島の東海岸に立てば、太平洋が一望でき、遥か水平線はやや凸に孤を描き、円い地球が実感できる。朝日や夕の望月が水平線上に顔を覗かせると、海面の漣に揺れる光が映える。「海棠」に出てくる“崇光(スウコウ)泛(ウカ)ぶ”情景を想像させます。

同島で注目される事象の一つに、乱舞するアサギマダラ(上写真)にお目に掛かれることが挙げられる。特に同蝶は、島の台地の森林内に生息(/繁殖)する特定箇所があり、その周囲で秋季に乱舞する情景を楽しむことができるという。

ある研究施設では、網で囲った大空間内で繁殖させ、人は、乱舞する環境に身を置いて間近に鑑賞することができる。この成蝶は、写真に看るように、美麗な装いであるが、幼虫は姿・色合いがいかにも毒々しく、実際、有毒物質を含むと。自己防衛の手段であろう。

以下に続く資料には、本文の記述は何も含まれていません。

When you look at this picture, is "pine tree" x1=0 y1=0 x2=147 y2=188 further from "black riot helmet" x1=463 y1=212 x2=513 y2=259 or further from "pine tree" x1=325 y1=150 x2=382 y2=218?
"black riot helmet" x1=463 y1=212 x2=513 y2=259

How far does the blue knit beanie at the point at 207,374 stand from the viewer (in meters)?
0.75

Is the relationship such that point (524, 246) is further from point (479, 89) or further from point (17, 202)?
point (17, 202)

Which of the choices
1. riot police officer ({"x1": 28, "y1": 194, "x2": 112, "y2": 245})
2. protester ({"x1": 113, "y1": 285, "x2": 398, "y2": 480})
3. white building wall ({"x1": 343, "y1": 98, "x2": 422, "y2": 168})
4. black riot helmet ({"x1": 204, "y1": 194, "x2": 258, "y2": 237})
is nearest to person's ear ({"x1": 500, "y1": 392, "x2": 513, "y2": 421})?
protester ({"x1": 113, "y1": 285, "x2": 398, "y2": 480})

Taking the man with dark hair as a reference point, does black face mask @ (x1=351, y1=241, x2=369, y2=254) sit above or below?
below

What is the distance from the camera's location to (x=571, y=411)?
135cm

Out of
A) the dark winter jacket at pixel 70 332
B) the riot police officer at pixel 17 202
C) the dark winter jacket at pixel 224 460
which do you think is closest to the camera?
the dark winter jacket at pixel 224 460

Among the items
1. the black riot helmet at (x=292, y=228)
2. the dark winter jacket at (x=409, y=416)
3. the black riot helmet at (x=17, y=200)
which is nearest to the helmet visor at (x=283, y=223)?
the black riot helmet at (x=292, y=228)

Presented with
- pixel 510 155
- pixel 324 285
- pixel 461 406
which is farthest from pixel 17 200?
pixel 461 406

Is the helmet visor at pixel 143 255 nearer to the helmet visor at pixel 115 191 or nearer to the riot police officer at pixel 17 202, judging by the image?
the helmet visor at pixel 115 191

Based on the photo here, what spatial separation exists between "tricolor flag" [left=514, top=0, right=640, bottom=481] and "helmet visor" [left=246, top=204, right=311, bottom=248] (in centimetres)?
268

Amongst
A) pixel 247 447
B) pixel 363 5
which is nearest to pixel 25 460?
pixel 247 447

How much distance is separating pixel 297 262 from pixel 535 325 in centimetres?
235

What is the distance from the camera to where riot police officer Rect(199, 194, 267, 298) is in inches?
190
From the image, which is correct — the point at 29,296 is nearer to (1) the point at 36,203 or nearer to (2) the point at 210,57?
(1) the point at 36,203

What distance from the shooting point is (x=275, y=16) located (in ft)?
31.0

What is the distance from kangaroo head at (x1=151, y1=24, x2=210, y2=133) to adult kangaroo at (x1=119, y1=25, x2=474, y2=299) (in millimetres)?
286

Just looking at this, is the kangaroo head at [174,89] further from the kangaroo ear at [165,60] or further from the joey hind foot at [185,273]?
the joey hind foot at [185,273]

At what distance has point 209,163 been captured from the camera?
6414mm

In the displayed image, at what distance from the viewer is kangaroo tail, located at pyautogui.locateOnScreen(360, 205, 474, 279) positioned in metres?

同蝶は、好んで有毒物質を含む花の密を吸うという。ハイビスカスの密は、生命維持・活動のための栄養源の補給が目的となろう。「密を十分に蓄えたよ!長旅に耐える体力作りに利用して」と、目印として花を真っ赤に染めて、蝶を待っているのだ。

植物の多くは、独特な色または香りを発して、有翅昆虫や小鳥などを呼び寄せ、密を提供する。その代償に受粉の手助けをしてもらっている。ハイビスカスとアサギマダラの関係もその例から外れることはない、持ちつ・持たれつの生態系の一例と言えよう。

[追記] ”Hibiscus”名で総称される花木の種類は多く、その名称の使用には戸惑うのであるが、学問的には「アオイ目アオイ科の下位分類フヨウ属 Hibiscus 」に属することから、現地の通称“ハイビスカス”、また同花を漢詩中では“芙蓉”と表現して話を進めた。